The Benefits of Whole-Systems Traditional Chinese Medicine Therapy in Improving IVF Outcomes



A new study published in the European Journal of Integrative Medicine has found that whole-systems traditional Chinese medicine therapy can have a positive impact on in vitro fertilization (IVF) and embryo transfer outcomes.


The retrospective cohort study was conducted by researchers from the First Clinical College and Reproductive Center of Integrated Medicine at Shandong University of Traditional Chinese Medicine. The study analyzed data from 2,733 patients who underwent IVF and embryo transfer between 2018 and 2022.


The basis of all treatments relies on the principle of the cyclical changes of "Yin and Yang" in the Kidney and the fluctuations of "Qi and Blood" in the uterus. These cycles are divided into four phases: the menstrual phase (cycle days 1-3), the follicular phase (cycle days 4-12), the ovulation phase (cycle days 13-14), and the luteal phase (cycle days 15 until the onset of menses).

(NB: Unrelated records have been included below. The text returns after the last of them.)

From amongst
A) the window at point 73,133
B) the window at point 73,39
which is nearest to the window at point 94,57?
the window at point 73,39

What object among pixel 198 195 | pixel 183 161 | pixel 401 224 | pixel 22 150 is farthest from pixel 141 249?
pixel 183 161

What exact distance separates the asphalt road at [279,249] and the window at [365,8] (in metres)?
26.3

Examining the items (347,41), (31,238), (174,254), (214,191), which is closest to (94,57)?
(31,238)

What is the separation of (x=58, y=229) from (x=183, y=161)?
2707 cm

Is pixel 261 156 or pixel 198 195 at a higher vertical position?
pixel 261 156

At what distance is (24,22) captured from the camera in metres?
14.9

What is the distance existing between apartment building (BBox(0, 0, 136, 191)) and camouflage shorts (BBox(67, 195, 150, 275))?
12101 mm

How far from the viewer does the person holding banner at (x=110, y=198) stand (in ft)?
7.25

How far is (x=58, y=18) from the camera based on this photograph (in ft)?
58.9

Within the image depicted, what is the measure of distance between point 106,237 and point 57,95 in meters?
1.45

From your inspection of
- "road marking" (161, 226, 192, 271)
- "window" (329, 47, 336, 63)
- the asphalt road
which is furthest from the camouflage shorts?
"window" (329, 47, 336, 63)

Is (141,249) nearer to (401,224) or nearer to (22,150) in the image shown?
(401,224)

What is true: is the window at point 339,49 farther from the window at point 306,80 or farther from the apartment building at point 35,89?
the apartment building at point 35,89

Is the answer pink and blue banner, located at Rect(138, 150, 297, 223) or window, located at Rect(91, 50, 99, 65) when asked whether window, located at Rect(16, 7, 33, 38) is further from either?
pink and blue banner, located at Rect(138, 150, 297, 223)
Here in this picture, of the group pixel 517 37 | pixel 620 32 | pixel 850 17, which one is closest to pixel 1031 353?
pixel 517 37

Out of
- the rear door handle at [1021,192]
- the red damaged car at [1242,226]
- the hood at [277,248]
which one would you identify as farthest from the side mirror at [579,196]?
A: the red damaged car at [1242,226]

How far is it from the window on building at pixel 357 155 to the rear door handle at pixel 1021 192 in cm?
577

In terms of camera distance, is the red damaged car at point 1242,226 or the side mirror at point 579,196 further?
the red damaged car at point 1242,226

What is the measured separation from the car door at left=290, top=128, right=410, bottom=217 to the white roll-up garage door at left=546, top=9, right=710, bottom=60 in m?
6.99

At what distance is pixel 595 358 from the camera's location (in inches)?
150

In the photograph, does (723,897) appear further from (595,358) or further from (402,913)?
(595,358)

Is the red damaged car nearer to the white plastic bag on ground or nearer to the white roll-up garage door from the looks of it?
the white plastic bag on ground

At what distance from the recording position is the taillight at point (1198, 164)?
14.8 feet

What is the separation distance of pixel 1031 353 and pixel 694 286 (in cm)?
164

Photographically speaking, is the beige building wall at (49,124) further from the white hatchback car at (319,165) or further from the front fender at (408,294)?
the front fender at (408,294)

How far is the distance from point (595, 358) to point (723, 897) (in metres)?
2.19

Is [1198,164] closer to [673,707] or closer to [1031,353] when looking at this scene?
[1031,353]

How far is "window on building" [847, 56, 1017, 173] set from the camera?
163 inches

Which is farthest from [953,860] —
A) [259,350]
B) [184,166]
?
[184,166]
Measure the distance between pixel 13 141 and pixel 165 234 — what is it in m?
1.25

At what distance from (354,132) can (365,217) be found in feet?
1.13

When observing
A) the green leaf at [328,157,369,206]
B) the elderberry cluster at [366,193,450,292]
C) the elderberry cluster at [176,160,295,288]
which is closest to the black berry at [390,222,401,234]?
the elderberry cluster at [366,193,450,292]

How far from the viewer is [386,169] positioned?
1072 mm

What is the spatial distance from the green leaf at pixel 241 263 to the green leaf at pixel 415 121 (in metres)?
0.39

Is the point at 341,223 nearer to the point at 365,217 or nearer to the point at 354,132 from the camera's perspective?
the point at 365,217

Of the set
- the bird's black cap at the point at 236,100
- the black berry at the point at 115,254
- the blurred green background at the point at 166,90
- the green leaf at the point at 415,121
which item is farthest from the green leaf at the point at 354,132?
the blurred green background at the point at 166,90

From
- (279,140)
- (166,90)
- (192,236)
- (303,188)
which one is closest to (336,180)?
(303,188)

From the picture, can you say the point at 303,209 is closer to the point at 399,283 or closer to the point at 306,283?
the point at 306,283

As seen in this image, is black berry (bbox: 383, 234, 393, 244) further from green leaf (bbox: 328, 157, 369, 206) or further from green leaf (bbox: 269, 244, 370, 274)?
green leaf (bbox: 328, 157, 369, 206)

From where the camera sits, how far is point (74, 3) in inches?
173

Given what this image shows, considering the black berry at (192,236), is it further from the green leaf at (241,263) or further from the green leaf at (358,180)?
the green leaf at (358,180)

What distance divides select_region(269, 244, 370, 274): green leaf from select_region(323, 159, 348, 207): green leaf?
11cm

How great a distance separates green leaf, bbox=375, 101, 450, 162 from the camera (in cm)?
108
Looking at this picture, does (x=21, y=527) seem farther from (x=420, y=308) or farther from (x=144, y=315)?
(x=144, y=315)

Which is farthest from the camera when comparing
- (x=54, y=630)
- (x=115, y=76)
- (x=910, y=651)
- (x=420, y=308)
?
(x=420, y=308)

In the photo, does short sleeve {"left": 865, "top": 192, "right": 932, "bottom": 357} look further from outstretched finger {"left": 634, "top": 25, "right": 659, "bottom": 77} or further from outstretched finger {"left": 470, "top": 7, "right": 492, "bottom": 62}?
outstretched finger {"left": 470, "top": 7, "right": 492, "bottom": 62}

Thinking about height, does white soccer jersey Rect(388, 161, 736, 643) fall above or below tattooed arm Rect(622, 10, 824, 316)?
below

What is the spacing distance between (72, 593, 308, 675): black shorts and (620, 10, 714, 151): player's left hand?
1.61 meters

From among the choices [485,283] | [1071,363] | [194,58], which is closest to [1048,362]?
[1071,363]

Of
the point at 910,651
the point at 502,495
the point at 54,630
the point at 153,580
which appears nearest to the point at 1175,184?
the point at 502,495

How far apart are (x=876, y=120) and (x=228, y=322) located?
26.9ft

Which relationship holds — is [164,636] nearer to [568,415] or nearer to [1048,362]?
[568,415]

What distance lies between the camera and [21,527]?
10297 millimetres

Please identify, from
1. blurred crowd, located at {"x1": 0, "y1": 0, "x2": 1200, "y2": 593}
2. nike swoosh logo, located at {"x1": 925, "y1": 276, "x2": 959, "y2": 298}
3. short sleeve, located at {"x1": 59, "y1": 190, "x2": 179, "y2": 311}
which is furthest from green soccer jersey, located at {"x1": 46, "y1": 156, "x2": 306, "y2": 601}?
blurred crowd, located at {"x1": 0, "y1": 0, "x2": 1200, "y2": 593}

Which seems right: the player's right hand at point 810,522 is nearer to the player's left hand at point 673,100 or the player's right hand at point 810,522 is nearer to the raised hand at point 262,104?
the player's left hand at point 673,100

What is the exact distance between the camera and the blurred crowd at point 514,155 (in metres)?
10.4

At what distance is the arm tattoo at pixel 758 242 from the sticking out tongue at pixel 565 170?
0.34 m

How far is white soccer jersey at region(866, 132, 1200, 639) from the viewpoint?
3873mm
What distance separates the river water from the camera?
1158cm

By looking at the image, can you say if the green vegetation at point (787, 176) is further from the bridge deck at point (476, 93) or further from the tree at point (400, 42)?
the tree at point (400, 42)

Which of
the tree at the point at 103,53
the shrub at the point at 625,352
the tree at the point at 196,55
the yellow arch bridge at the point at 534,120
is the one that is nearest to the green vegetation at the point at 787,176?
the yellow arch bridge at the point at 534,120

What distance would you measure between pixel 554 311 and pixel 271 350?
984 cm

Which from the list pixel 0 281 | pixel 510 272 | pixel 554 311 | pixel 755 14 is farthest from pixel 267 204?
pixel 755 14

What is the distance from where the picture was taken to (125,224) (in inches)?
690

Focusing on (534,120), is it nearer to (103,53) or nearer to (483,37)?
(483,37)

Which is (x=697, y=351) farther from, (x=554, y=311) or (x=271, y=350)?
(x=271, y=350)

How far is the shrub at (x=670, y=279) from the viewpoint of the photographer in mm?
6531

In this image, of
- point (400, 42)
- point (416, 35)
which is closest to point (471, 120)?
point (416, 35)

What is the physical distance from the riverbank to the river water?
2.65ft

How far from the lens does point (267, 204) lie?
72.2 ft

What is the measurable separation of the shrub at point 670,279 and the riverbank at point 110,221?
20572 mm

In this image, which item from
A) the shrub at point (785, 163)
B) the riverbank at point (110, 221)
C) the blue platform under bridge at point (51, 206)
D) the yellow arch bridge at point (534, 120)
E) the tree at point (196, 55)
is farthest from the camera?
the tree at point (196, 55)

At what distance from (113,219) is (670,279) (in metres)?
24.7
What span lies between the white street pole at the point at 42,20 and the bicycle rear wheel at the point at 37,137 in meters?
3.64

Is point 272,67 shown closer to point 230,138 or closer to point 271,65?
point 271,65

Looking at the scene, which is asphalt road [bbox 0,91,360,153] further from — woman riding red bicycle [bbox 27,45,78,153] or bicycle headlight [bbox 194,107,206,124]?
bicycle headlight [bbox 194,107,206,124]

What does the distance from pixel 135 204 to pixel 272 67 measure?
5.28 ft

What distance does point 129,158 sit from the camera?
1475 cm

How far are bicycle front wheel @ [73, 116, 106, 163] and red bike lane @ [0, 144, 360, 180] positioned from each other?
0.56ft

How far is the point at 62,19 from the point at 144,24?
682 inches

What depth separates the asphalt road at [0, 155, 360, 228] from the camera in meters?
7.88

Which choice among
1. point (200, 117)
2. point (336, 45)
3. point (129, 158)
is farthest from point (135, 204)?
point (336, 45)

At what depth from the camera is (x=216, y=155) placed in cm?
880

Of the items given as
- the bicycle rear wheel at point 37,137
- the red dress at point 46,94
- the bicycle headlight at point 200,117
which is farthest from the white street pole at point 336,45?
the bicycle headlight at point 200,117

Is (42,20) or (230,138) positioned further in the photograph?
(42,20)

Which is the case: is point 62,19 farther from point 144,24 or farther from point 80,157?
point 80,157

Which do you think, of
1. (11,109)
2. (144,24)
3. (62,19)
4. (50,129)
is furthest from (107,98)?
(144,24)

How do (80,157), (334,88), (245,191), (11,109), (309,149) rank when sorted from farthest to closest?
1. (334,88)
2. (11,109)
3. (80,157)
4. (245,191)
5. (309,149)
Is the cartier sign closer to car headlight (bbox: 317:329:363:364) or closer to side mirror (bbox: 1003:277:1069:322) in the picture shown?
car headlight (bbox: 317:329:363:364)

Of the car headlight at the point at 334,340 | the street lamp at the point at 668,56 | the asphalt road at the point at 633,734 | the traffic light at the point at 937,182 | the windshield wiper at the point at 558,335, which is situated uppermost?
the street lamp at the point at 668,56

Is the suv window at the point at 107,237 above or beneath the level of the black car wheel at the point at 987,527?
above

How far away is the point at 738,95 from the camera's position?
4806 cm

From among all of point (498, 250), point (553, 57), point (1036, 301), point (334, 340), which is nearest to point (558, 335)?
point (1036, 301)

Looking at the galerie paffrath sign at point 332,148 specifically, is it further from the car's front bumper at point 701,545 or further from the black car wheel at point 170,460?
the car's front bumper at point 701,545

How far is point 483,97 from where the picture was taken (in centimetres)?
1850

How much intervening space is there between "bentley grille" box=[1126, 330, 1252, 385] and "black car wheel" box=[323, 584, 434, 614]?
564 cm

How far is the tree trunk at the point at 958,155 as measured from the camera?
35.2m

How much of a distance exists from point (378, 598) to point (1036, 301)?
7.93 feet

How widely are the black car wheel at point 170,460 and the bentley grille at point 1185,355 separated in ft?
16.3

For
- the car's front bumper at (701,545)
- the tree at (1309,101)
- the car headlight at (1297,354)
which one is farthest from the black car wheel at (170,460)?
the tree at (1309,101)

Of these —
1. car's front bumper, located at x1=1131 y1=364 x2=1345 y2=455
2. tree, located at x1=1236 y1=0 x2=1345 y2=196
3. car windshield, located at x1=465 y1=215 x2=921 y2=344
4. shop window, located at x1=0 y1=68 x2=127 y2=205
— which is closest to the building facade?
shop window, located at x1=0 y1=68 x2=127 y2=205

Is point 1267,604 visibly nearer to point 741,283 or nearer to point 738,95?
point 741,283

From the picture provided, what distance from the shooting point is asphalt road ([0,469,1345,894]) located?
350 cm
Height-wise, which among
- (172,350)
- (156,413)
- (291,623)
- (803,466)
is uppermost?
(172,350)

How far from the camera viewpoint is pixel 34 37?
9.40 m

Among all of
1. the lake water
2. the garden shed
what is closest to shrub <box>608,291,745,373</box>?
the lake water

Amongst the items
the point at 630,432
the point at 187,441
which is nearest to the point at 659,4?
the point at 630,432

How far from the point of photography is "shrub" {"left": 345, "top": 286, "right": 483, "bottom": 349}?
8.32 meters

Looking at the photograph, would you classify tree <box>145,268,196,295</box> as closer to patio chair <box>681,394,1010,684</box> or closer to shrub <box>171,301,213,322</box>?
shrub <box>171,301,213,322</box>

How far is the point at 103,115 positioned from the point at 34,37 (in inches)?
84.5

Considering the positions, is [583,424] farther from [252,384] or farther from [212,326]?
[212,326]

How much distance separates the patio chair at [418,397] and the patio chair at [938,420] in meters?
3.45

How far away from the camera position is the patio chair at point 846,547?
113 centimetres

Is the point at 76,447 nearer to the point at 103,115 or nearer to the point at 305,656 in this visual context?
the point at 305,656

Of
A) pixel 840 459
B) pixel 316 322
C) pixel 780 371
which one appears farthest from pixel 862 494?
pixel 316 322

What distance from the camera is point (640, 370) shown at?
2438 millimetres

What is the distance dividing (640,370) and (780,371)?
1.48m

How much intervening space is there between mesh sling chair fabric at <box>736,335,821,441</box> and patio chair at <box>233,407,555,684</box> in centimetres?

The traditional Chinese medicine therapy used in the study included acupuncture, herbal medicine, dietary therapy, and lifestyle recommendations. The researchers found that patients who received this whole-systems approach had higher rates of successful embryo implantation, pregnancy, and live birth compared to those who did not receive traditional Chinese medicine therapy.


The treatment approach varied depending on the menstrual cycle phase. During the menstrual phase, the focus was on normalizing menses and reducing dysmenorrhea, if present. In the follicular phase, the goal was to regulate reproductive hormones and support the growth of the endometrium and follicles. In the ovulation phase, treatment was aimed at inducing ovulation. The luteal phase treatment targeted the regulation of hormones to improve luteal function. Additionally, stress and anxiety reduction were sub-objectives throughout the entire menstrual cycle as part of the treatment. The treatment plan was tailored to the patient's individual needs and TCM pattern diagnosis but ultimately aimed to support the patients.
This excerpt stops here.